Another topic I deal with in the book is pardons, which is the capacity that governors and the president of the United States have to pardon a crime. It would be a better world if we develop guidelines for the use of that power. There are other countries that don’t leave that power simply in the hands of one person. The pardon power is one in particular where there’s great risk of abuse, due to the access that those with more power or visibility have.
GAZETTE: Who should not be forgiven?
MINOW: I above all believe that this is a subject that deserves much more attention. We’re living in a time of resentment, and this country and other countries could gain by exploring the power to forgive that every religion has cultivated. Legal systems going back to Hammurabi’s Code and the Jubilee in the Bible have recognized that there needs to be a reset, a start over. At a minimum, we need more conversation, but of course, that means discussion about what’s not forgivable. For example, we have a statute of limitations for most crimes. Murder is so serious that even if it’s 20, 30 years later, you can still be prosecuted. And I think that is appropriate.

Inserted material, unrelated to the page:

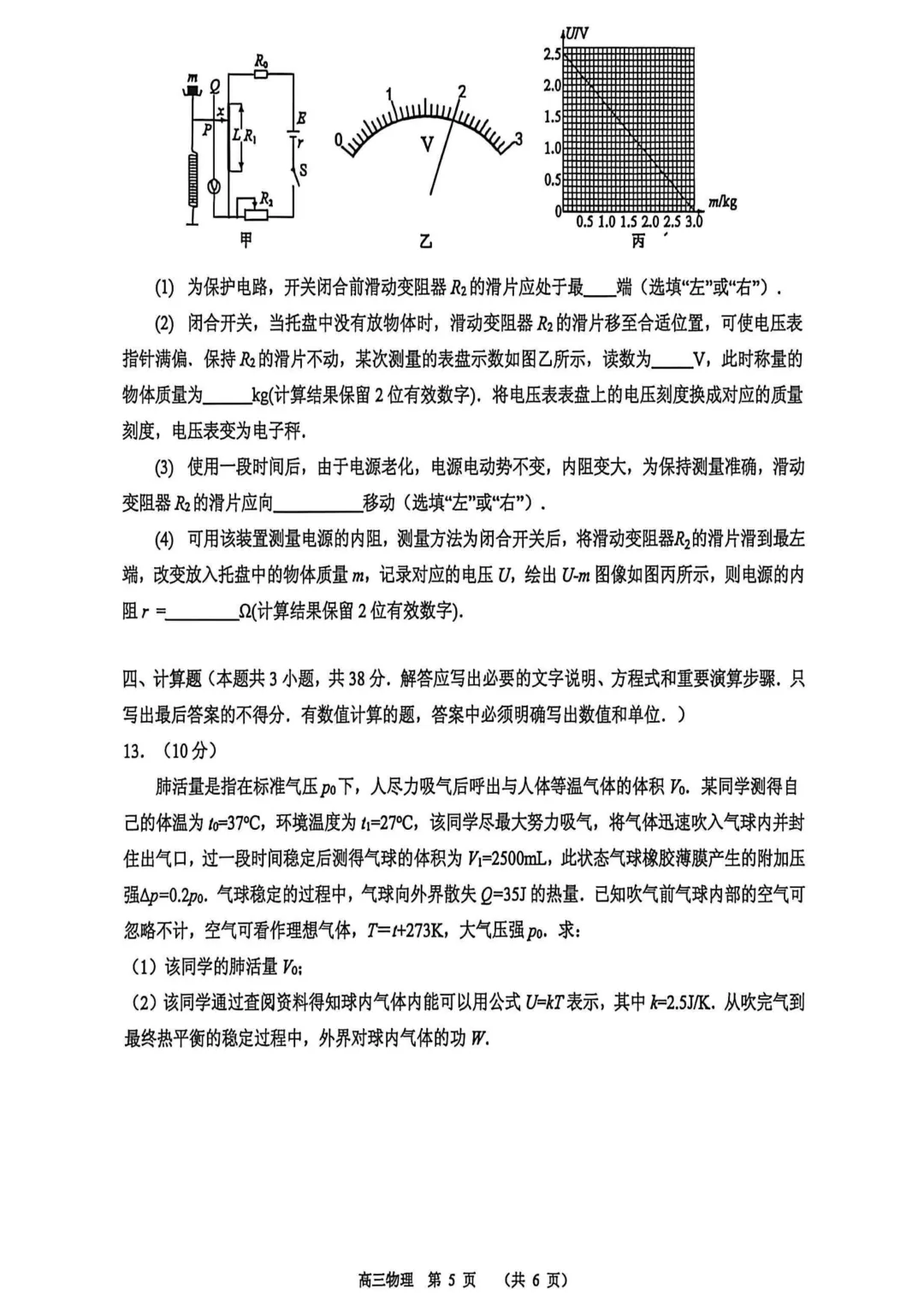 2026年东莞市一模物理真题+试卷详解 第5张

But there are some aspects of the legal system itself that are unforgivable. For example, the use of fines and fees laid on top of the punishment for poor people and the court systems that use them knowing full well that the individuals cannot pay them, which leads to incarceration despite the fact that the Supreme Court has said we should never have a debtors’ prison. That’s unforgivable. One of the important elements of thinking about forgiveness is that those who commit wrong should always be thinking about, “What can I do to make it better?” I think the legal system has to make the legal system better.
GAZETTE: What impact would you like your book to have?
MINOW: I’ve been teaching almost 40 years in law school, and I realized that law schools don’t usually teach about forgiveness. I would like there to be discussion and education in law schools and in society generally about forgiveness: When should we forgive? When should the legal system forgive and when should it not forgive? How do we cultivate forgiveness and when should we not cultivate it? I explore in the book particular devices of forgiveness, as well as the possibility of creating legal systems that allow people to forgive one another. The use of restorative justice in criminal justice to bring people together, offenders and people who’ve been victimized, and allow them to talk with each other is very promising.
I hope an impact of the book is to encourage people to take seriously the possibility of the legal system encouraging and supporting future-oriented solutions rather than always looking at the past and always looking to blame. Justice itself is seeking a response to wrongs but can be judged by whether the responses are proportional or whether they serve human ends. We should remind ourselves that we’ve created criminal and bankruptcy law to serve goals in the same way that every religion, every society, every civilization has promoted the development of apology, forgiveness, compensation, and restitution. We should remember the purposes of strengthening human relationships and helping people overcome trauma and helping societies rebuild after terrible atrocities; and we should revise the legal system to make those goals better served. We need more forgiveness, but we need a jurisprudence for forgiveness.
This interview has been condensed and edited for length and clarity.